> _MATERIAL TO PROCESS_:
--

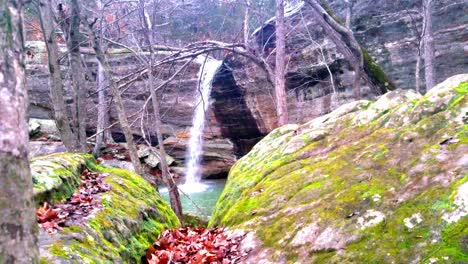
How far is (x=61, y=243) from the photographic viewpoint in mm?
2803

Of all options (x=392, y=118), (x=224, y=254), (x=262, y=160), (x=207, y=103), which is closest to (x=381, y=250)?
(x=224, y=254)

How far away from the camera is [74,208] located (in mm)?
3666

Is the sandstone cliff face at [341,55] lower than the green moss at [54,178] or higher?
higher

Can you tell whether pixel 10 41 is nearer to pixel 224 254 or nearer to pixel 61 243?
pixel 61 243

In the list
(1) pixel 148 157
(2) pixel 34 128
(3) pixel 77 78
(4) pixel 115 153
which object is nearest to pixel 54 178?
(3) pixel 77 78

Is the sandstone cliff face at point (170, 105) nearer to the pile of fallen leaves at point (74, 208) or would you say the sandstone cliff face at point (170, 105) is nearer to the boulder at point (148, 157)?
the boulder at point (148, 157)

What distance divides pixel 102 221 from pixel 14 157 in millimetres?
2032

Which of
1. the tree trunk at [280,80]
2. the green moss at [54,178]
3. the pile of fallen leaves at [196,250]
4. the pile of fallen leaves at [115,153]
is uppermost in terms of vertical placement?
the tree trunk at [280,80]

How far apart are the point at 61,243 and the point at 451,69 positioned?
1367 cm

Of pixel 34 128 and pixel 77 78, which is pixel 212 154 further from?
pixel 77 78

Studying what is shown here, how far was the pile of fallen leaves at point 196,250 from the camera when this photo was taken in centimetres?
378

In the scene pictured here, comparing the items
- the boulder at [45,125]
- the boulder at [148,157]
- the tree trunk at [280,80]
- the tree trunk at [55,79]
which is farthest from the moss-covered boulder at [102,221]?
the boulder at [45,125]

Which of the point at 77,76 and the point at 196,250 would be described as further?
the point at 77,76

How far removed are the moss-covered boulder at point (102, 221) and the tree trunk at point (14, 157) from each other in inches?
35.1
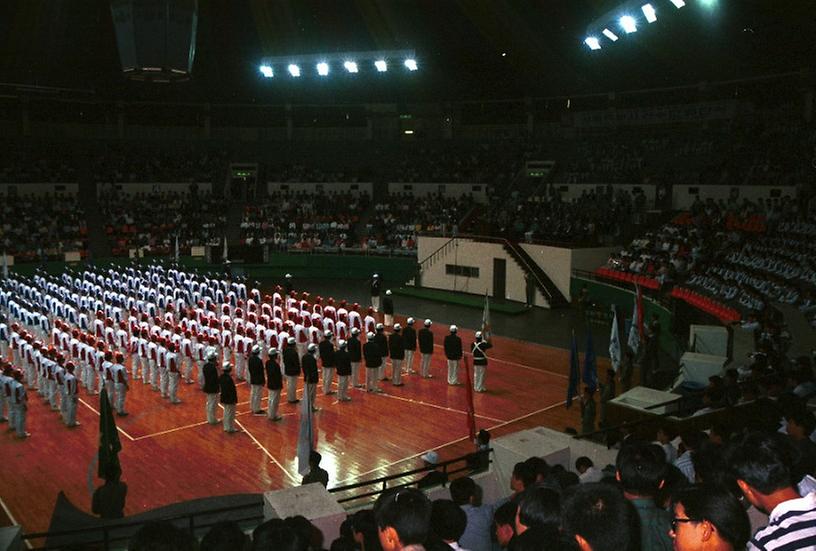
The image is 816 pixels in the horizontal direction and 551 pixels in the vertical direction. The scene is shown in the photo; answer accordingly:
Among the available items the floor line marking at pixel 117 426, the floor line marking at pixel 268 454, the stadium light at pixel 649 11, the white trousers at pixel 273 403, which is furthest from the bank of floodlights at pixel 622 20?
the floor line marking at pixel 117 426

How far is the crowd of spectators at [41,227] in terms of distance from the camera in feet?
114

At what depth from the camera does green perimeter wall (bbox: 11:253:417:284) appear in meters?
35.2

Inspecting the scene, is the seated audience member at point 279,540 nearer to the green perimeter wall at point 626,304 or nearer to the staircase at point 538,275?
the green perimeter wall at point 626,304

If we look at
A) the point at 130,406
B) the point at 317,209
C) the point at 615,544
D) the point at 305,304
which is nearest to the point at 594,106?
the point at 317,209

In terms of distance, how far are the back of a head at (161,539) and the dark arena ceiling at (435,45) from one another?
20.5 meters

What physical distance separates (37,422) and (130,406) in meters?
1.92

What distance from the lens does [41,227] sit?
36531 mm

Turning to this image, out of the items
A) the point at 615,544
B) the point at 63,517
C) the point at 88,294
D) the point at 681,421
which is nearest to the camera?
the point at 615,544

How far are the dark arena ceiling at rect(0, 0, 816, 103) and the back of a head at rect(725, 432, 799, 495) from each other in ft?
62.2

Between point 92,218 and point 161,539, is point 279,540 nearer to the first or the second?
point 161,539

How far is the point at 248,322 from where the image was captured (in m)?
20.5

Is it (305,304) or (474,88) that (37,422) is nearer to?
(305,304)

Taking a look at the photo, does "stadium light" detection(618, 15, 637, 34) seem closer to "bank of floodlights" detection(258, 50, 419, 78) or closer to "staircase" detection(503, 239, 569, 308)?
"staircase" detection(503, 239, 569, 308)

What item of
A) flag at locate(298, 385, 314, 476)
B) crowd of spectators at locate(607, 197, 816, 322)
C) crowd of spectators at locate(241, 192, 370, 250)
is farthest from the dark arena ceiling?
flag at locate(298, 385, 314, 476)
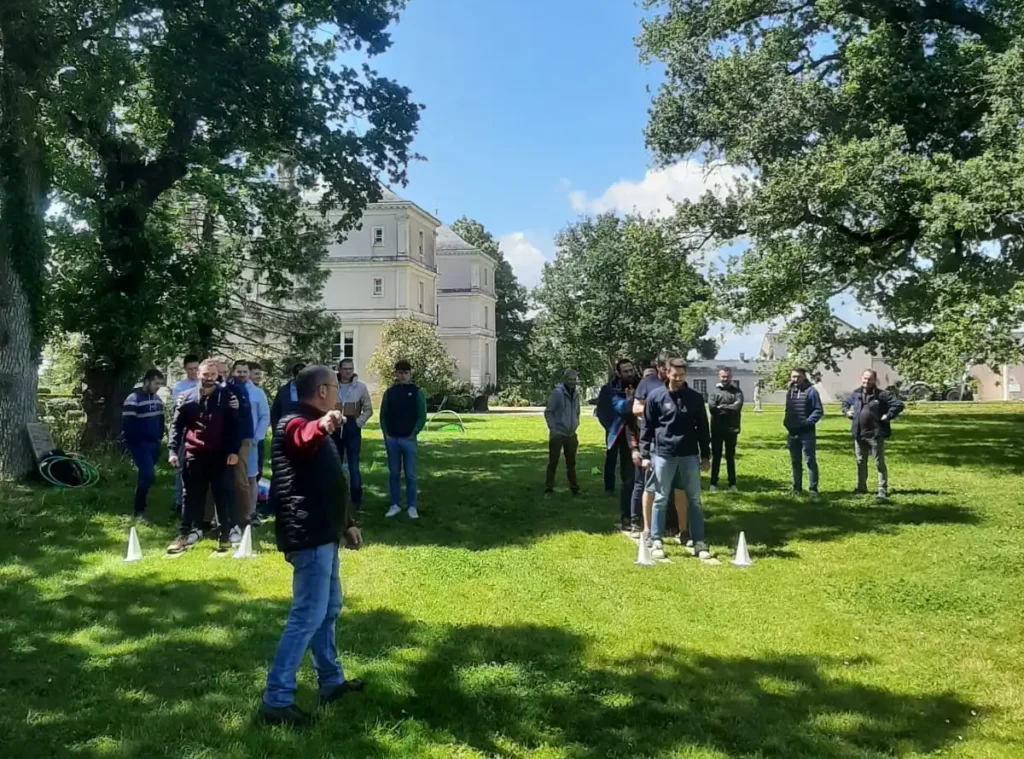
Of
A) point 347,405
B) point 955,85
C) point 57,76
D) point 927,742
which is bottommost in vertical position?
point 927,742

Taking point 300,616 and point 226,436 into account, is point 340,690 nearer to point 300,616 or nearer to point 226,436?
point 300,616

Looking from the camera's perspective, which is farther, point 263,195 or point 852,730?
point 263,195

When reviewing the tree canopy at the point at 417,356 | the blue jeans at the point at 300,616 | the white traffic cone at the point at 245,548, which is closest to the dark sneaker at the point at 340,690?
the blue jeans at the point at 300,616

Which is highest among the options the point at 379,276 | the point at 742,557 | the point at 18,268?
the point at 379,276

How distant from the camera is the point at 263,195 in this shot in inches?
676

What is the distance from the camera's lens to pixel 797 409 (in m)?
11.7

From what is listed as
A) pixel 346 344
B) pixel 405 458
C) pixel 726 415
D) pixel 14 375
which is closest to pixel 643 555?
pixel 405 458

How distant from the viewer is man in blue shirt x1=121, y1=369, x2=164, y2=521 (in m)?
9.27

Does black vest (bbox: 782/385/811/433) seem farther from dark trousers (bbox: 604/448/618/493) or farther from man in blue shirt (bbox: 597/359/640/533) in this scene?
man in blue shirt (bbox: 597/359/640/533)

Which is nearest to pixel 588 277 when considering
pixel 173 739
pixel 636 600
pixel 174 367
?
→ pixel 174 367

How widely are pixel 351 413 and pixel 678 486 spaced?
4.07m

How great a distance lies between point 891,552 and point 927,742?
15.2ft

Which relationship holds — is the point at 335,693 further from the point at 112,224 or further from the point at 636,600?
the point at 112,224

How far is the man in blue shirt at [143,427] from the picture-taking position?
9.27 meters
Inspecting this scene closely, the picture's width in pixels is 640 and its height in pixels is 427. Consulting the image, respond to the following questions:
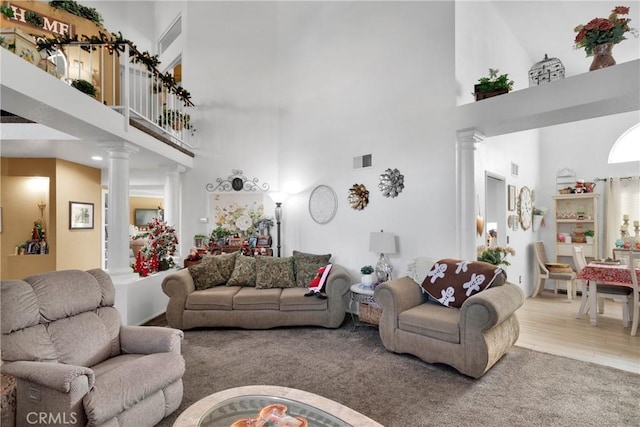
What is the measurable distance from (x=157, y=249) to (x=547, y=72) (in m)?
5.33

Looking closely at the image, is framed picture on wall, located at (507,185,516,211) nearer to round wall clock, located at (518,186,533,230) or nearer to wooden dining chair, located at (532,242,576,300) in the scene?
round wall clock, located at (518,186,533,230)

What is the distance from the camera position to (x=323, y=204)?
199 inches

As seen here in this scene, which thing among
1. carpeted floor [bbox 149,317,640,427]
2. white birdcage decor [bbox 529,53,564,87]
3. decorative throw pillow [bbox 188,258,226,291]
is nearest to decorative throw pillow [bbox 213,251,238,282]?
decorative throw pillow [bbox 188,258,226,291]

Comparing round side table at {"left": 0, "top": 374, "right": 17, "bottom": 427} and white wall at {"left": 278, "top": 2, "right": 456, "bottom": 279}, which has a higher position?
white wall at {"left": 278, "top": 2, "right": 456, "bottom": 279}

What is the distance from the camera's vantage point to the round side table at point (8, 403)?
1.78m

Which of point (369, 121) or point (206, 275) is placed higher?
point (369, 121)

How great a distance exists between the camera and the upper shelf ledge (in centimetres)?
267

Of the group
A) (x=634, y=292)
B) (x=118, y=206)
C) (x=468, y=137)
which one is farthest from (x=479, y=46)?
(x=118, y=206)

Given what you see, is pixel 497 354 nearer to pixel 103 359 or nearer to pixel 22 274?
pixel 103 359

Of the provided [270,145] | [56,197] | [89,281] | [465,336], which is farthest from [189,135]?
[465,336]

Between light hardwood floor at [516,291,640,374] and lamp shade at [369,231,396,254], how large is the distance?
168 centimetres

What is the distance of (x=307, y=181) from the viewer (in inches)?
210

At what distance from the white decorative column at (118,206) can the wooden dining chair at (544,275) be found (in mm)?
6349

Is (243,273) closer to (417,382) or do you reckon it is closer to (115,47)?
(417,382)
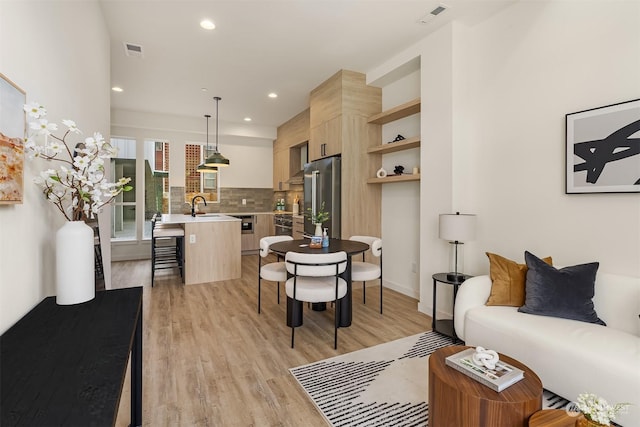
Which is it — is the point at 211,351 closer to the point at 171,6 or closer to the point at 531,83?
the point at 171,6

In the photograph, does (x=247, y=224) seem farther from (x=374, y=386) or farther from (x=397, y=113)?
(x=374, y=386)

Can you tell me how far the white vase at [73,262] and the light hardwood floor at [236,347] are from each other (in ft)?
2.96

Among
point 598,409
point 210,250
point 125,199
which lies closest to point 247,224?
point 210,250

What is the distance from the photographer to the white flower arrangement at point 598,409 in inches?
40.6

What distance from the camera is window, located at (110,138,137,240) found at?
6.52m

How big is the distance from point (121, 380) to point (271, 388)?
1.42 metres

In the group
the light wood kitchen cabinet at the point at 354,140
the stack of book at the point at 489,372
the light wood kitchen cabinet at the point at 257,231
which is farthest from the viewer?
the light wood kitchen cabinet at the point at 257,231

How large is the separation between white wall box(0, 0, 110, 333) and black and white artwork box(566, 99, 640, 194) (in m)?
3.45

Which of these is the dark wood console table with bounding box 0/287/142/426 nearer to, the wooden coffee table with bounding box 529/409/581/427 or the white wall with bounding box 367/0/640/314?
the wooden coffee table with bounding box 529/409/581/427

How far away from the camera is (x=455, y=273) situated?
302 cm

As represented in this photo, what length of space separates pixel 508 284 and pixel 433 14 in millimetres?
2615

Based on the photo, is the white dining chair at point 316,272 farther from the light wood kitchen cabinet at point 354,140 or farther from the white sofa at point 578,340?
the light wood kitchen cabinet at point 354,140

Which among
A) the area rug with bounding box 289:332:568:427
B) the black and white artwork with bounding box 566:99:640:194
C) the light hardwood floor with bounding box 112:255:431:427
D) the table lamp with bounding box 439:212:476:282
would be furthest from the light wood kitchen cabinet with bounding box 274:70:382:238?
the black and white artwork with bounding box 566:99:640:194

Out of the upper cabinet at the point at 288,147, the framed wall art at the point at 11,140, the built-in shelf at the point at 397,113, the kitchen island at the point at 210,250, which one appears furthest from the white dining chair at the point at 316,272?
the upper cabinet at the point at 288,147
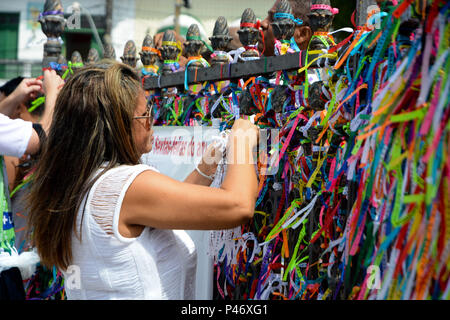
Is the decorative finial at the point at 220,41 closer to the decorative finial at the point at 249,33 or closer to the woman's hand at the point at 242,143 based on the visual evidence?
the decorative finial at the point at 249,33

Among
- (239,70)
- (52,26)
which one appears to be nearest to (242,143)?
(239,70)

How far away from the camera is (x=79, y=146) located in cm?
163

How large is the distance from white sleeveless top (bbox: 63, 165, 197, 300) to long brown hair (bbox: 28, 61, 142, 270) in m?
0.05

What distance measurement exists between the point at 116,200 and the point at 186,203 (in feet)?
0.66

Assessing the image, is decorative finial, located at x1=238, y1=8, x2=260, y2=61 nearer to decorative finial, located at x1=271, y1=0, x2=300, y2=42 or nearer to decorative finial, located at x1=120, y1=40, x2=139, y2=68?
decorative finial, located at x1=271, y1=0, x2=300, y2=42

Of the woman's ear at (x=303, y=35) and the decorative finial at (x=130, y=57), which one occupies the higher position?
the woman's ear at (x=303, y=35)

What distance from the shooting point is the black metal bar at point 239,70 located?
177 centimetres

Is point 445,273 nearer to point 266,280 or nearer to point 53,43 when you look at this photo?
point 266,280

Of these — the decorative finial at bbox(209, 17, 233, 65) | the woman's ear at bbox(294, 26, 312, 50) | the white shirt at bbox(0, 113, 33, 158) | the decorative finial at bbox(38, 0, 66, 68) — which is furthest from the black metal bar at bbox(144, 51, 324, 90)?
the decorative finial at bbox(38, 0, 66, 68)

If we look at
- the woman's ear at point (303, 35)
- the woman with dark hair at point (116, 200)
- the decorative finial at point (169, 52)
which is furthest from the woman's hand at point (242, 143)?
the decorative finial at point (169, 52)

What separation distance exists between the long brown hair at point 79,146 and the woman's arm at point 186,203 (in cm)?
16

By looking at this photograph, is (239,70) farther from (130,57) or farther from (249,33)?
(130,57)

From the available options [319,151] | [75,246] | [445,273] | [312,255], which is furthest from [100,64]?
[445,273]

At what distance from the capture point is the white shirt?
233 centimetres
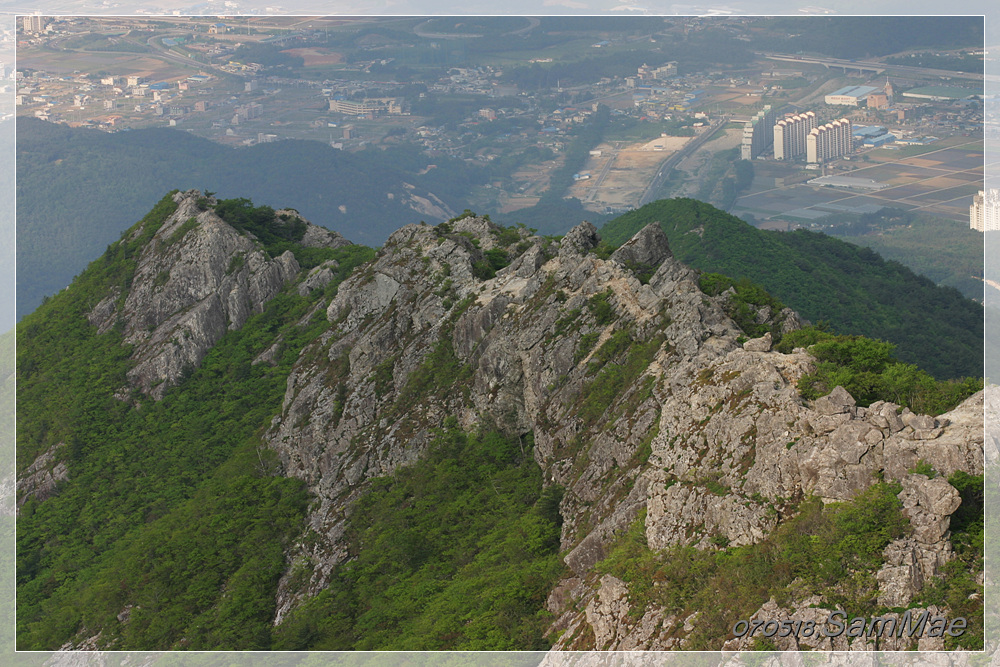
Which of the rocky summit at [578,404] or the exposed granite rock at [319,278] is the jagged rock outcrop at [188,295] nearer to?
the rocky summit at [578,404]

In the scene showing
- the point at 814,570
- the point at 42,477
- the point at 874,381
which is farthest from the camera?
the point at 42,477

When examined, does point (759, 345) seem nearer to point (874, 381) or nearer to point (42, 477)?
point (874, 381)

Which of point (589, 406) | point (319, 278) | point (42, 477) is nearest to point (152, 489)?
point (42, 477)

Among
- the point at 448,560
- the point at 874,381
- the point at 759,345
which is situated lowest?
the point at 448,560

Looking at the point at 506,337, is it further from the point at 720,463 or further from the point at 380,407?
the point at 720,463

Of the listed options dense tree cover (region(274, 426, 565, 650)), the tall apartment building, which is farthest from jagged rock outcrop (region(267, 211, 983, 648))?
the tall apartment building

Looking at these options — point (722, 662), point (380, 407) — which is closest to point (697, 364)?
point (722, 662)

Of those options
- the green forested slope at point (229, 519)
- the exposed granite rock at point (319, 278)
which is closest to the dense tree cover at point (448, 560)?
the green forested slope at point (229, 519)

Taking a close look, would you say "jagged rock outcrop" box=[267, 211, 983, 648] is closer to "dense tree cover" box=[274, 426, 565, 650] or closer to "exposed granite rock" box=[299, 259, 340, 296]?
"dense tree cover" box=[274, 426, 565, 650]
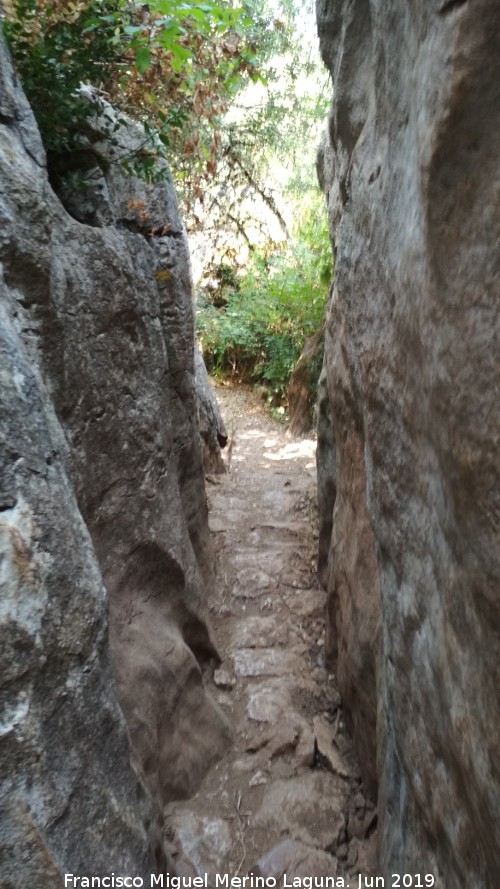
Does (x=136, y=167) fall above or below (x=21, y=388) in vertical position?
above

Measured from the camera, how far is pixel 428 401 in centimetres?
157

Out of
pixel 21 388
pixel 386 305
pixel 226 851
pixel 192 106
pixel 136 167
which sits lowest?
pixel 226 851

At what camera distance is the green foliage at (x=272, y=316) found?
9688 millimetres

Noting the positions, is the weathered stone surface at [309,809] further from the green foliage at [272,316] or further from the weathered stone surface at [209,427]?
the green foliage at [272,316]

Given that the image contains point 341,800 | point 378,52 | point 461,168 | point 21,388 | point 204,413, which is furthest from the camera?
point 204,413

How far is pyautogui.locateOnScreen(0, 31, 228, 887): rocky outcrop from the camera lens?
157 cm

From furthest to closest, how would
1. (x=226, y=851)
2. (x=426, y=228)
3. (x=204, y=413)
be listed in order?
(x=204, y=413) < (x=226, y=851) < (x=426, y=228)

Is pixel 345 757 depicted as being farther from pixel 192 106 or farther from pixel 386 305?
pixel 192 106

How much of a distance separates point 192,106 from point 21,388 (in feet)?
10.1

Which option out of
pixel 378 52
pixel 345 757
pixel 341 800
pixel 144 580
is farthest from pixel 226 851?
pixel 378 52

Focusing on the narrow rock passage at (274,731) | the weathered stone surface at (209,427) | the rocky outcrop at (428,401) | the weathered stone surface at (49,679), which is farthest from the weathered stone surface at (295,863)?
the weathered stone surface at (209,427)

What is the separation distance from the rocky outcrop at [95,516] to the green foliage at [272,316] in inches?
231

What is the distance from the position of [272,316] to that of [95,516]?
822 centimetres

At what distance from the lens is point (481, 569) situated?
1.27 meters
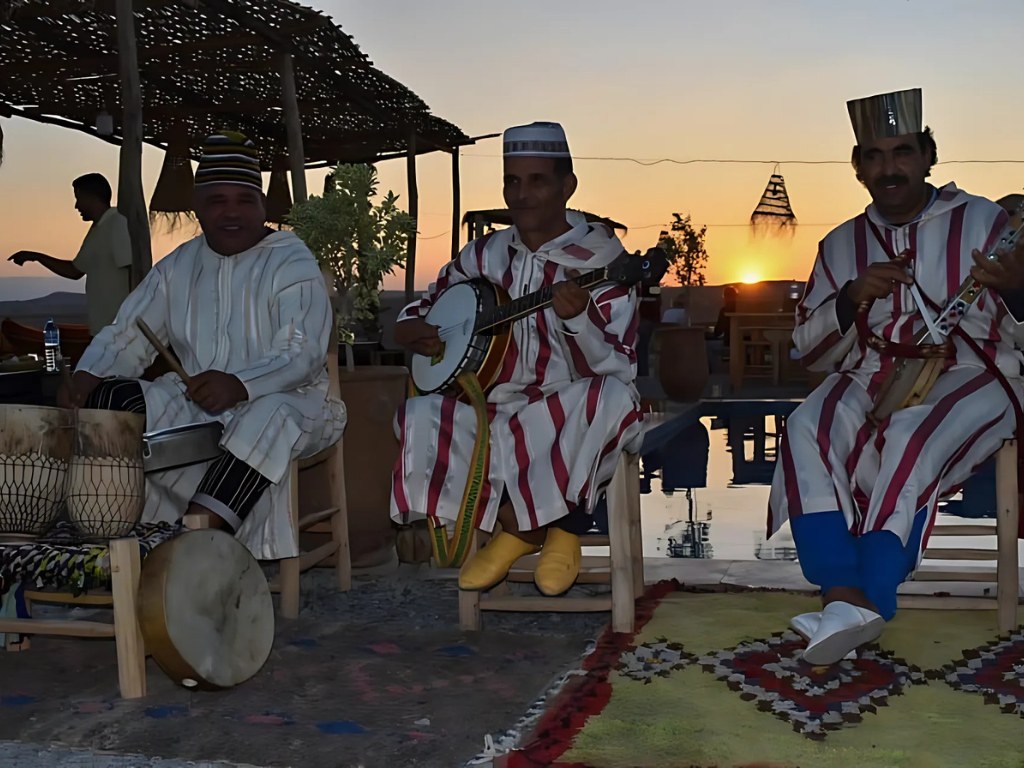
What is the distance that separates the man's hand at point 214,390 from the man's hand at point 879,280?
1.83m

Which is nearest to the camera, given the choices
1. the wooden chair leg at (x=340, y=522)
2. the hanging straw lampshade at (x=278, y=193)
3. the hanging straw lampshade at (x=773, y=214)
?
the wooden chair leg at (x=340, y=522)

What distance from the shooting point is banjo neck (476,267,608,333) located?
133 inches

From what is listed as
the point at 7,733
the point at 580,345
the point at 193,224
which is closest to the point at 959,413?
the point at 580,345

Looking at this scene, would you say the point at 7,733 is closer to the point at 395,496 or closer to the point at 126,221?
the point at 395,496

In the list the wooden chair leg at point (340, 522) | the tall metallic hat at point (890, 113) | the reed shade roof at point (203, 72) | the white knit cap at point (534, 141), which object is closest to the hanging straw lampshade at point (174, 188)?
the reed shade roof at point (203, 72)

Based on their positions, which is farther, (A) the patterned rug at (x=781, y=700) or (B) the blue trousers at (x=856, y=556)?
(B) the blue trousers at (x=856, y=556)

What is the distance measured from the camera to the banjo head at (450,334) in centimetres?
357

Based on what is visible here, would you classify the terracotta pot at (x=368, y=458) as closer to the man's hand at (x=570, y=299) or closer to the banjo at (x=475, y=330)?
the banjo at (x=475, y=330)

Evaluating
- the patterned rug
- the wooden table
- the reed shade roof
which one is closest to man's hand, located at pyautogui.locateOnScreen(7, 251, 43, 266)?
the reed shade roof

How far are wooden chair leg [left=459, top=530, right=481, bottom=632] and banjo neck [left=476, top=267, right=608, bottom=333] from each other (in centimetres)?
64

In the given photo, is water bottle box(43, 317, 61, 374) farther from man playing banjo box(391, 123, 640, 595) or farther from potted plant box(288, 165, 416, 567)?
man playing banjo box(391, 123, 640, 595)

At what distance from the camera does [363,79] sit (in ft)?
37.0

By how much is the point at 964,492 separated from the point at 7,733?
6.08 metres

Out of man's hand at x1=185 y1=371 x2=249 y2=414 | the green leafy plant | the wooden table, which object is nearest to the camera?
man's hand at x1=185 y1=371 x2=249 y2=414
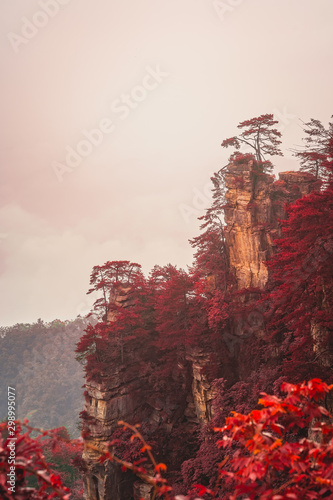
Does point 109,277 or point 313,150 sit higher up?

--

> _DIRECTION_:
Print, exactly and only, the lines running from the line with "Based on their" through the last line of the data, including both. Skip any picture.

> _SOLUTION TO THIS EXERCISE_:
Based on their positions, which is farther, (A) the patterned rug at (x=781, y=700) or (B) the blue trousers at (x=856, y=556)?
(B) the blue trousers at (x=856, y=556)

What is the distance measured from the camera to the banjo head at (450,334) in centimetres?
357

Based on what is visible here, would you classify the terracotta pot at (x=368, y=458) as closer to the man's hand at (x=570, y=299) or closer to the banjo at (x=475, y=330)?
the banjo at (x=475, y=330)

Evaluating
- the patterned rug
- the wooden table
- the reed shade roof
which one is closest to man's hand, located at pyautogui.locateOnScreen(7, 251, 43, 266)?
the reed shade roof

How far are wooden chair leg [left=459, top=530, right=481, bottom=632] and banjo neck [left=476, top=267, right=608, bottom=333] from each other (in centimetres)?
64

In the given photo, is water bottle box(43, 317, 61, 374) farther from man playing banjo box(391, 123, 640, 595) or farther from potted plant box(288, 165, 416, 567)?
man playing banjo box(391, 123, 640, 595)

At what distance from the camera does [363,79] sit (in ft)?
37.0

By how much is the point at 964,492 separated from the point at 7,733?
6.08 metres

Out of man's hand at x1=185 y1=371 x2=249 y2=414 | the green leafy plant | the wooden table, which object is nearest to the camera?
man's hand at x1=185 y1=371 x2=249 y2=414
Does point 109,277 or point 313,150 sit higher up?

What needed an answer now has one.